Во Франции Наполеон – национальный герой, и в этом нет ничего удивительного. В Англии его уважают как великого врага, и это тоже понятно: умаление побеждённого умаляет и победителя. В России к Бонапарту противоречивое отношение. В начале 1‑го тома «Войны и мира» Пьер говорит князю Андрею: «Теперь война против Наполеона. Ежели б это была война за свободу, я бы понял, я бы первый поступил в военную службу; но помогать Англии и Австрии против величайшего человека в мире – это нехорошо». А в 4‑м томе Безухов остаётся в Москве с единственной целью – убить своего бывшего кумира. Эволюция подобного отношения к Наполеону характерна для отечественного мышления: мы готовы признавать величие человека до тех пор, пока он не пойдёт войной на Святую Русь. Ну а если бы Наполеон стал нашим верным союзником? Странное, даже дикое на первый взгляд предположение. Но такой вариант был. Что же ему помешало?

«Благословенный» монарх

Русские могут спросить французов: «Почему ваш император напал на нашу страну?» Однако те вправе ответить: «А зачем ваш император участвовал почти во всех антифранцузских коалициях?» Действительно, зачем? Чтобы показать, какие мы воинственные и намнём бока кому угодно?
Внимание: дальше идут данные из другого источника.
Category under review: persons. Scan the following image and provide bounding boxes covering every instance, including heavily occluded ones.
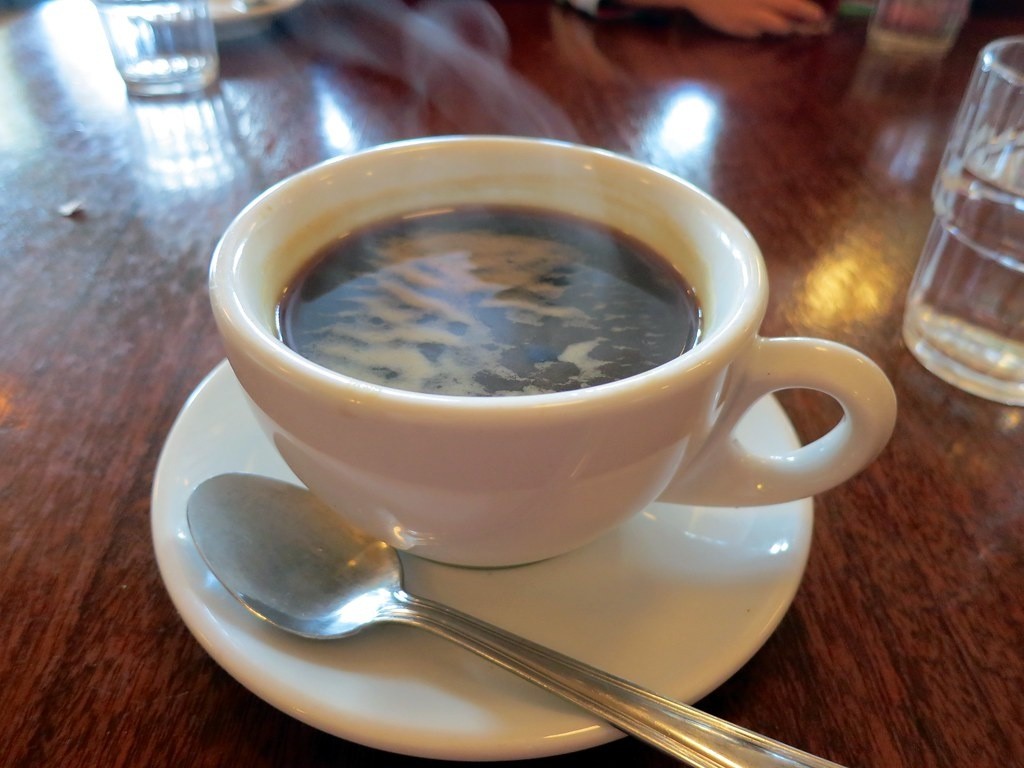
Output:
[569,0,824,37]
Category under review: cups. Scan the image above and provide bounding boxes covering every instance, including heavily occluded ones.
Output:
[90,0,220,96]
[902,34,1024,407]
[864,0,971,64]
[208,134,897,567]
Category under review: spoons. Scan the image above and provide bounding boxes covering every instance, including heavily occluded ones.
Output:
[188,473,852,768]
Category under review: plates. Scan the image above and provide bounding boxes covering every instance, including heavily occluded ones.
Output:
[213,0,306,44]
[149,350,819,762]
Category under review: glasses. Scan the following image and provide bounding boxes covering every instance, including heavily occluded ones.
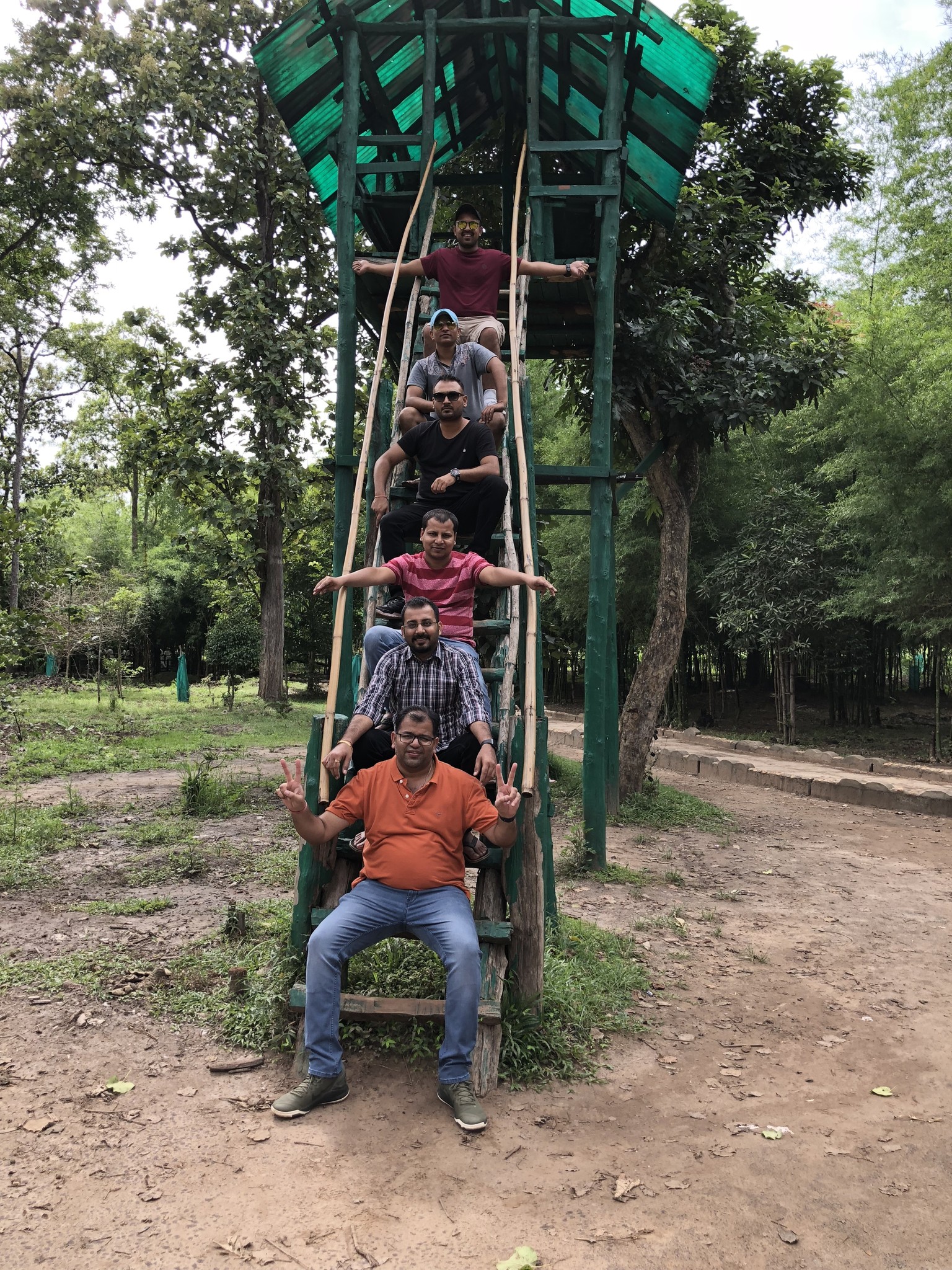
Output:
[432,320,458,331]
[455,220,482,230]
[433,392,465,402]
[395,732,435,746]
[403,621,438,629]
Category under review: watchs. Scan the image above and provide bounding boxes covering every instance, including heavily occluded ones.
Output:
[450,468,461,483]
[564,262,573,279]
[479,738,498,751]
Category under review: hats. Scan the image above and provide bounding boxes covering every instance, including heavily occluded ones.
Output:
[430,308,460,332]
[454,202,484,224]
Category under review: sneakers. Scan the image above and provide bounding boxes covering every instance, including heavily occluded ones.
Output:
[436,1077,488,1131]
[271,1061,350,1118]
[375,595,406,619]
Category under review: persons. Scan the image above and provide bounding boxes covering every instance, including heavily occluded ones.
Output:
[352,202,589,421]
[398,308,508,489]
[313,509,559,731]
[370,373,509,620]
[270,704,523,1130]
[321,597,502,866]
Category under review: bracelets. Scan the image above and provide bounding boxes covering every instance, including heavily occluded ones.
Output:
[335,739,354,753]
[498,811,517,823]
[285,800,307,815]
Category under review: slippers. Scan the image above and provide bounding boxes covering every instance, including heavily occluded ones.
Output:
[401,476,420,490]
[462,835,490,864]
[348,836,367,852]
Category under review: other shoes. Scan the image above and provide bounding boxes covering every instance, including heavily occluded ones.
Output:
[484,395,507,416]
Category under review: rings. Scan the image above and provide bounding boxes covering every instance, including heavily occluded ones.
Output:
[325,760,330,765]
[333,759,340,764]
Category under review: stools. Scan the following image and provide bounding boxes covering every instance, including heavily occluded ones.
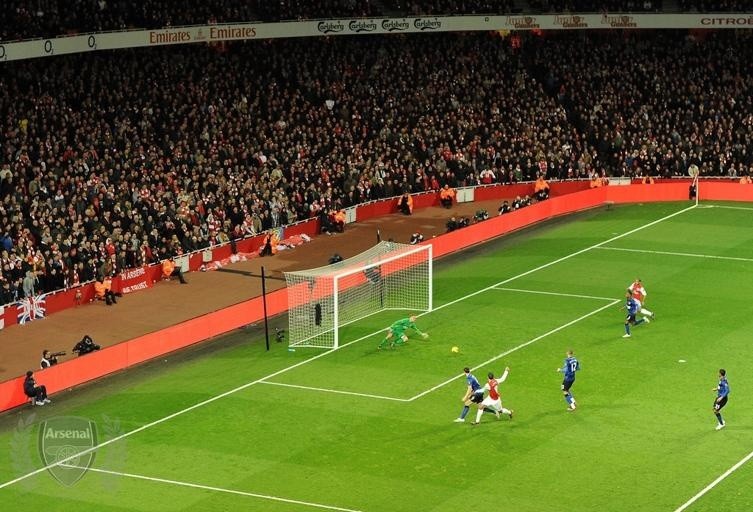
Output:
[26,397,36,406]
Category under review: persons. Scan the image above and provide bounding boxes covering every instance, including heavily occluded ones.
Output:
[618,288,650,339]
[39,349,59,371]
[469,365,514,427]
[22,370,51,406]
[625,276,654,321]
[452,366,502,424]
[711,368,730,432]
[70,335,104,358]
[555,348,580,412]
[376,313,428,351]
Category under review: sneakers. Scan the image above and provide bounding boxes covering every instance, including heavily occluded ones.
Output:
[453,417,465,423]
[470,421,480,425]
[716,420,726,430]
[495,410,514,420]
[643,312,655,323]
[622,333,631,338]
[567,402,577,411]
[35,398,51,406]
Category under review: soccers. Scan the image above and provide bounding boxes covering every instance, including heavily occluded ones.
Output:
[451,346,459,354]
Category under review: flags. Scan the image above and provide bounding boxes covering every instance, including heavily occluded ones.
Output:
[13,294,48,325]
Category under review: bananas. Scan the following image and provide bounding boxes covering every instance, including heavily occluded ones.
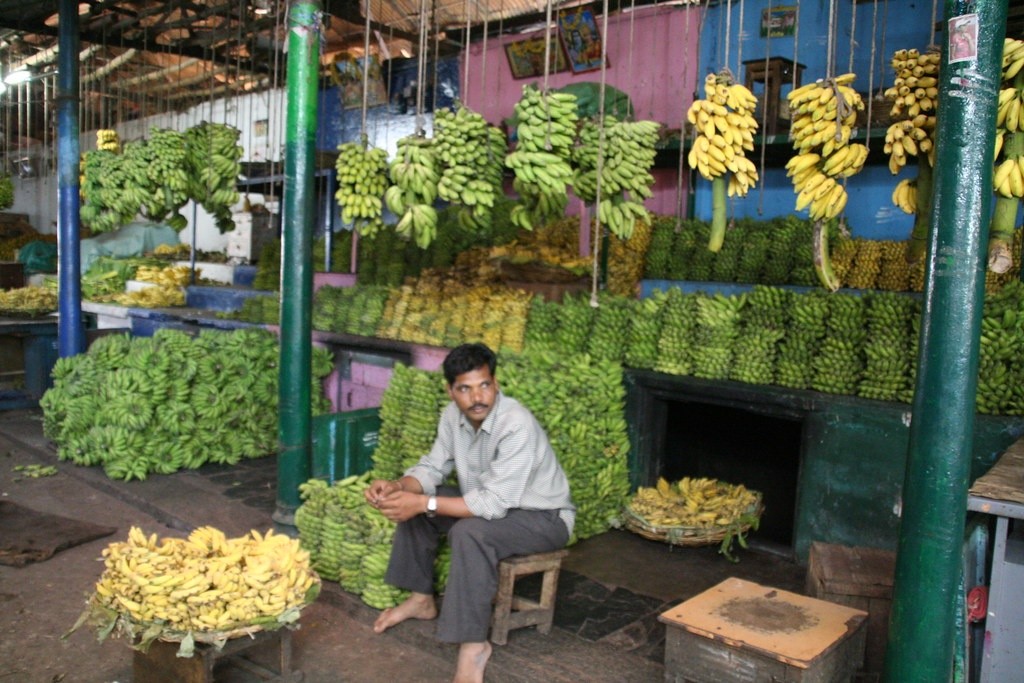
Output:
[0,120,282,482]
[95,525,317,632]
[294,36,1024,614]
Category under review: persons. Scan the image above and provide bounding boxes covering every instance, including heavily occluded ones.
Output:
[363,341,578,683]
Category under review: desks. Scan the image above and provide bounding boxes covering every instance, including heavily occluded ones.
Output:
[967,439,1024,683]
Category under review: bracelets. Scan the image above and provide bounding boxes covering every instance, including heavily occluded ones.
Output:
[392,479,403,490]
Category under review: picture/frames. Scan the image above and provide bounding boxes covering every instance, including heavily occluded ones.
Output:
[555,6,611,74]
[504,34,569,80]
[336,53,389,111]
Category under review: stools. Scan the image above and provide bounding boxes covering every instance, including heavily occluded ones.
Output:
[806,542,896,669]
[132,622,302,683]
[742,56,807,135]
[658,576,870,683]
[489,548,568,646]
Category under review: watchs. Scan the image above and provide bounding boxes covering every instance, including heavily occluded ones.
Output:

Часто иностранцев упрекают в незнании нашей истории. Да ведь и мы сами не слишком хорошо знаем и историю своей страны, и своих историков. Мало кому известно имя Николая Ульянова (1904–1985) – прежде всего потому, что, начав научную деятельность в СССР, он, пройдя через советские и нацистские лагеря, остался после войны за границей и умер в США. Между тем его мысли (в частности из работы «Скрипты») интересны и актуальны. Так, об Александре I и Николае I он писал: «Оба вошли в историю кровопролитными, но не нужными для страны войнами. Вместо накапливания хозяйственных и культурных сил, совершенствования армии, ослабления внутренних противоречий, проведения давно назревших реформ – они безрассудно расходовали энергию империи на разорительные, ничем не оправданные войны.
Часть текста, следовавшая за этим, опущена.